**What to do:**
Below are records. Find each line in them that holds the word "counter" and copy it.

**Material for this exercise:**
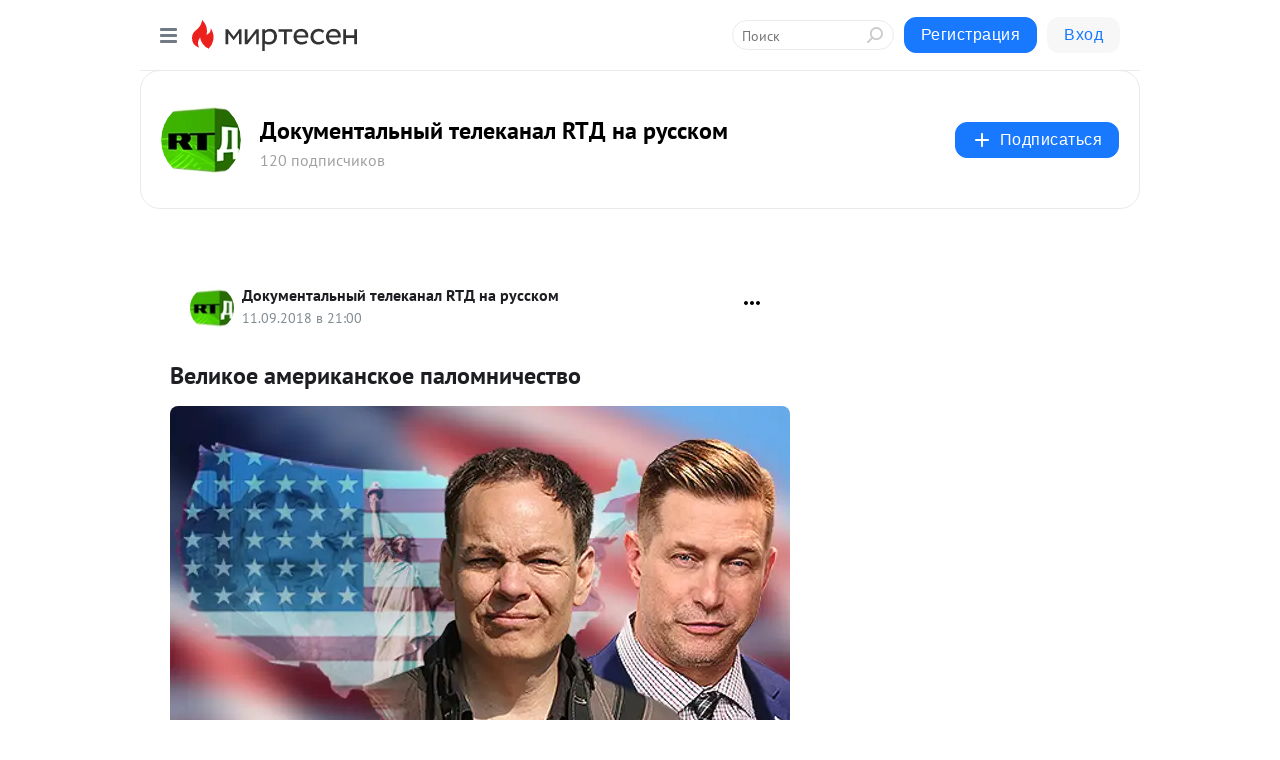

--- FILE ---
content_type: application/javascript;charset=UTF-8
request_url: https://exad.smi2.ru/jsapi?action=rtb_news&payload=CAMSJDRjNDdmZTQxLTk4ZGQtNDAyMC05MmI5LWRjYTQ2M2U5N2QzORpBEIT1ycsGIgVydV9SVSoKMy4xNC4xMi43NzABOiRhZmUzMzM3OS00ODgwLTQ4NGUtODY0Yy1lNmRkNGMwZWEzZjgiqAEIgAoQ0AUanwFNb3ppbGxhLzUuMCAoTWFjaW50b3NoOyBJbnRlbCBNYWMgT1MgWCAxMF8xNV83KSBBcHBsZVdlYktpdC81MzcuMzYgKEtIVE1MLCBsaWtlIEdlY2tvKSBDaHJvbWUvMTMxLjAuMC4wIFNhZmFyaS81MzcuMzY7IENsYXVkZUJvdC8xLjA7ICtjbGF1ZGVib3RAYW50aHJvcGljLmNvbSkqEQjkpAMaC21pcnRlc2VuLnJ1Ms0CCkxodHRwczovL21pcnRlc2VuLnJ0LmNvbS9ibG9nLzQzNjAxMTk1MjU4L1ZlbGlrb2UtYW1lcmlrYW5za29lLXBhbG9tbmljaGVzdHZvEj1odHRwczovL2RvYy5ydC5jb20vZmlsbXkvdmVsaWtvZS1hbWVyaWthbnNrb2UtcGFsb21uaWNoZXN0dm8vIr0B0JLQtdC70LjQutC-0LUg0LDQvNC10YDQuNC60LDQvdGB0LrQvtC1INC_0LDQu9C-0LzQvdC40YfQtdGB0YLQstC-IC0g0JTQvtC60YPQvNC10L3RgtCw0LvRjNC90YvQuSDRgtC10LvQtdC60LDQvdCw0LsgUlTQlCDQvdCwINGA0YPRgdGB0LrQvtC8IC0g0JzQtdC00LjQsNC_0LvQsNGC0YTQvtGA0LzQsCDQnNC40YDQotC10YHQtdC9QhoIi6wGEgtzbG90XzEwMzk0NxgaIAFAAkisAg
body_size: 72
content:
_jsapi_callbacks_._3({"response_id":"4c47fe41-98dd-4020-92b9-dca463e97d39","blocks":[{"block_id":103947,"tag_id":"slot_103947","items":[],"block_view_uuid":"","strategy_id":14}],"trace":[]});


--- FILE ---
content_type: application/javascript;charset=UTF-8
request_url: https://exad.smi2.ru/jsapi?action=rtb_news&payload=EiQzN2NkZjkxYi00NGU3LTQ4YTgtODRiYy03MWMxMjliNTAwNzAaQRCE9cnLBiIFcnVfUlUqCjMuMTQuMTIuNzcwATokYWZlMzMzNzktNDg4MC00ODRlLTg2NGMtZTZkZDRjMGVhM2Y4IqgBCIAKENAFGp8BTW96aWxsYS81LjAgKE1hY2ludG9zaDsgSW50ZWwgTWFjIE9TIFggMTBfMTVfNykgQXBwbGVXZWJLaXQvNTM3LjM2IChLSFRNTCwgbGlrZSBHZWNrbykgQ2hyb21lLzEzMS4wLjAuMCBTYWZhcmkvNTM3LjM2OyBDbGF1ZGVCb3QvMS4wOyArY2xhdWRlYm90QGFudGhyb3BpYy5jb20pKhEI5KQDGgttaXJ0ZXNlbi5ydTLNAgpMaHR0cHM6Ly9taXJ0ZXNlbi5ydC5jb20vYmxvZy80MzYwMTE5NTI1OC9WZWxpa29lLWFtZXJpa2Fuc2tvZS1wYWxvbW5pY2hlc3R2bxI9aHR0cHM6Ly9kb2MucnQuY29tL2ZpbG15L3ZlbGlrb2UtYW1lcmlrYW5za29lLXBhbG9tbmljaGVzdHZvLyK9AdCS0LXQu9C40LrQvtC1INCw0LzQtdGA0LjQutCw0L3RgdC60L7QtSDQv9Cw0LvQvtC80L3QuNGH0LXRgdGC0LLQviAtINCU0L7QutGD0LzQtdC90YLQsNC70YzQvdGL0Lkg0YLQtdC70LXQutCw0L3QsNC7IFJU0JQg0L3QsCDRgNGD0YHRgdC60L7QvCAtINCc0LXQtNC40LDQv9C70LDRgtGE0L7RgNC80LAg0JzQuNGA0KLQtdGB0LXQvUIaCPWbBhILc2xvdF8xMDE4NzcYGiACQAJI7AQ
body_size: 72
content:
_jsapi_callbacks_._0({"response_id":"37cdf91b-44e7-48a8-84bc-71c129b50070","blocks":[{"block_id":101877,"tag_id":"slot_101877","items":[],"block_view_uuid":"","strategy_id":14}],"trace":[]});


--- FILE ---
content_type: application/javascript;charset=UTF-8
request_url: https://exad.smi2.ru/jsapi?action=rtb_news&payload=CAQSJDQyYmE5YmYxLTYzYWUtNGM0NC04N2I2LTkzNGM1NjhkMTYzNhpBEIT1ycsGIgVydV9SVSoKMy4xNC4xMi43NzABOiRhZmUzMzM3OS00ODgwLTQ4NGUtODY0Yy1lNmRkNGMwZWEzZjgiqAEIgAoQ0AUanwFNb3ppbGxhLzUuMCAoTWFjaW50b3NoOyBJbnRlbCBNYWMgT1MgWCAxMF8xNV83KSBBcHBsZVdlYktpdC81MzcuMzYgKEtIVE1MLCBsaWtlIEdlY2tvKSBDaHJvbWUvMTMxLjAuMC4wIFNhZmFyaS81MzcuMzY7IENsYXVkZUJvdC8xLjA7ICtjbGF1ZGVib3RAYW50aHJvcGljLmNvbSkqEQjkpAMaC21pcnRlc2VuLnJ1Ms0CCkxodHRwczovL21pcnRlc2VuLnJ0LmNvbS9ibG9nLzQzNjAxMTk1MjU4L1ZlbGlrb2UtYW1lcmlrYW5za29lLXBhbG9tbmljaGVzdHZvEj1odHRwczovL2RvYy5ydC5jb20vZmlsbXkvdmVsaWtvZS1hbWVyaWthbnNrb2UtcGFsb21uaWNoZXN0dm8vIr0B0JLQtdC70LjQutC-0LUg0LDQvNC10YDQuNC60LDQvdGB0LrQvtC1INC_0LDQu9C-0LzQvdC40YfQtdGB0YLQstC-IC0g0JTQvtC60YPQvNC10L3RgtCw0LvRjNC90YvQuSDRgtC10LvQtdC60LDQvdCw0LsgUlTQlCDQvdCwINGA0YPRgdGB0LrQvtC8IC0g0JzQtdC00LjQsNC_0LvQsNGC0YTQvtGA0LzQsCDQnNC40YDQotC10YHQtdC9QhoIhawGEgtzbG90XzEwMzk0MRgaIARAAkisBw
body_size: 71
content:
_jsapi_callbacks_._4({"response_id":"42ba9bf1-63ae-4c44-87b6-934c568d1636","blocks":[{"block_id":103941,"tag_id":"slot_103941","items":[],"block_view_uuid":"","strategy_id":14}],"trace":[]});


--- FILE ---
content_type: application/javascript;charset=UTF-8
request_url: https://exad.smi2.ru/jsapi?action=rtb_news&payload=CAESJGE0MDVjODI5LWUzZDEtNDU2ZC04NmUyLTBiNTM0ZTM5MGNkNBpBEIT1ycsGIgVydV9SVSoKMy4xNC4xMi43NzABOiRhZmUzMzM3OS00ODgwLTQ4NGUtODY0Yy1lNmRkNGMwZWEzZjgiqAEIgAoQ0AUanwFNb3ppbGxhLzUuMCAoTWFjaW50b3NoOyBJbnRlbCBNYWMgT1MgWCAxMF8xNV83KSBBcHBsZVdlYktpdC81MzcuMzYgKEtIVE1MLCBsaWtlIEdlY2tvKSBDaHJvbWUvMTMxLjAuMC4wIFNhZmFyaS81MzcuMzY7IENsYXVkZUJvdC8xLjA7ICtjbGF1ZGVib3RAYW50aHJvcGljLmNvbSkqEQjkpAMaC21pcnRlc2VuLnJ1Ms0CCkxodHRwczovL21pcnRlc2VuLnJ0LmNvbS9ibG9nLzQzNjAxMTk1MjU4L1ZlbGlrb2UtYW1lcmlrYW5za29lLXBhbG9tbmljaGVzdHZvEj1odHRwczovL2RvYy5ydC5jb20vZmlsbXkvdmVsaWtvZS1hbWVyaWthbnNrb2UtcGFsb21uaWNoZXN0dm8vIr0B0JLQtdC70LjQutC-0LUg0LDQvNC10YDQuNC60LDQvdGB0LrQvtC1INC_0LDQu9C-0LzQvdC40YfQtdGB0YLQstC-IC0g0JTQvtC60YPQvNC10L3RgtCw0LvRjNC90YvQuSDRgtC10LvQtdC60LDQvdCw0LsgUlTQlCDQvdCwINGA0YPRgdGB0LrQvtC8IC0g0JzQtdC00LjQsNC_0LvQsNGC0YTQvtGA0LzQsCDQnNC40YDQotC10YHQtdC9QhoIiKwGEgtzbG90XzEwMzk0NBgaIAFAAkisAg
body_size: 72
content:
_jsapi_callbacks_._1({"response_id":"a405c829-e3d1-456d-86e2-0b534e390cd4","blocks":[{"block_id":103944,"tag_id":"slot_103944","items":[],"block_view_uuid":"","strategy_id":14}],"trace":[]});


--- FILE ---
content_type: application/javascript;charset=UTF-8
request_url: https://exad.smi2.ru/jsapi?action=rtb_news&payload=CAISJGU5YzBhNmYwLTFmNTItNDJmMS1hYWRjLTdlODRlNDBkNzNjMBpBEIT1ycsGIgVydV9SVSoKMy4xNC4xMi43NzABOiRhZmUzMzM3OS00ODgwLTQ4NGUtODY0Yy1lNmRkNGMwZWEzZjgiqAEIgAoQ0AUanwFNb3ppbGxhLzUuMCAoTWFjaW50b3NoOyBJbnRlbCBNYWMgT1MgWCAxMF8xNV83KSBBcHBsZVdlYktpdC81MzcuMzYgKEtIVE1MLCBsaWtlIEdlY2tvKSBDaHJvbWUvMTMxLjAuMC4wIFNhZmFyaS81MzcuMzY7IENsYXVkZUJvdC8xLjA7ICtjbGF1ZGVib3RAYW50aHJvcGljLmNvbSkqEQjkpAMaC21pcnRlc2VuLnJ1Ms0CCkxodHRwczovL21pcnRlc2VuLnJ0LmNvbS9ibG9nLzQzNjAxMTk1MjU4L1ZlbGlrb2UtYW1lcmlrYW5za29lLXBhbG9tbmljaGVzdHZvEj1odHRwczovL2RvYy5ydC5jb20vZmlsbXkvdmVsaWtvZS1hbWVyaWthbnNrb2UtcGFsb21uaWNoZXN0dm8vIr0B0JLQtdC70LjQutC-0LUg0LDQvNC10YDQuNC60LDQvdGB0LrQvtC1INC_0LDQu9C-0LzQvdC40YfQtdGB0YLQstC-IC0g0JTQvtC60YPQvNC10L3RgtCw0LvRjNC90YvQuSDRgtC10LvQtdC60LDQvdCw0LsgUlTQlCDQvdCwINGA0YPRgdGB0LrQvtC8IC0g0JzQtdC00LjQsNC_0LvQsNGC0YTQvtGA0LzQsCDQnNC40YDQotC10YHQtdC9QhoIg6wGEgtzbG90XzEwMzkzORgaIAJAAkisAg
body_size: 72
content:
_jsapi_callbacks_._2({"response_id":"e9c0a6f0-1f52-42f1-aadc-7e84e40d73c0","blocks":[{"block_id":103939,"tag_id":"slot_103939","items":[],"block_view_uuid":"","strategy_id":14}],"trace":[]});
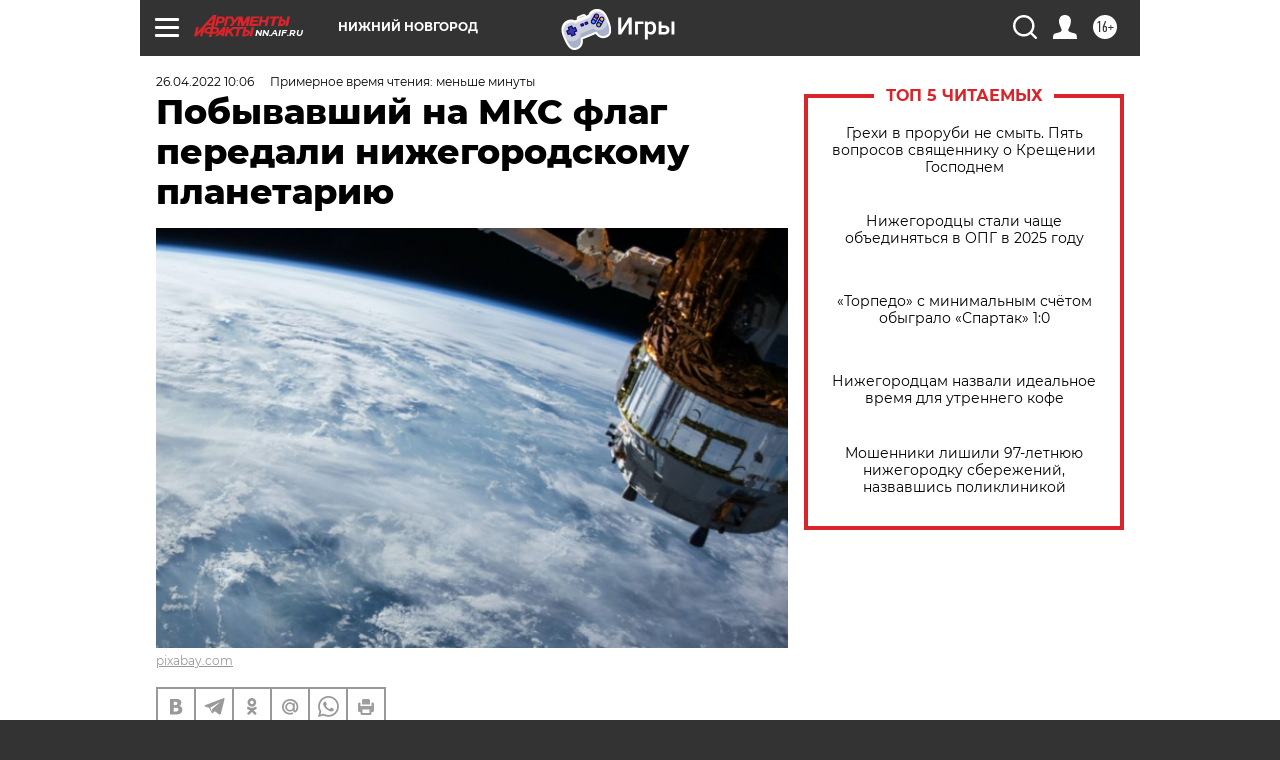

--- FILE ---
content_type: text/html
request_url: https://tns-counter.ru/nc01a**R%3Eundefined*aif_ru/ru/UTF-8/tmsec=aif_ru/918168850***
body_size: -71
content:
01057912696CAE58X1768730200:01057912696CAE58X1768730200

--- FILE ---
content_type: application/javascript
request_url: https://smi2.ru/counter/settings?payload=CIyLAhjSkKSEvTM6JDNkYWNiNDdjLTZiMzAtNDgxZS1hMzU1LWQzNGExY2IwMzE5MQ&cb=_callbacks____0mkjkan65
body_size: 1515
content:
_callbacks____0mkjkan65("[base64]");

**The answer:**
request_url: https://tns-counter.ru/nc01a**R%3Eundefined*aif_ru/ru/UTF-8/tmsec=aif_ru/918168850***
request_url: https://smi2.ru/counter/settings?payload=CIyLAhjSkKSEvTM6JDNkYWNiNDdjLTZiMzAtNDgxZS1hMzU1LWQzNGExY2IwMzE5MQ&cb=_callbacks____0mkjkan65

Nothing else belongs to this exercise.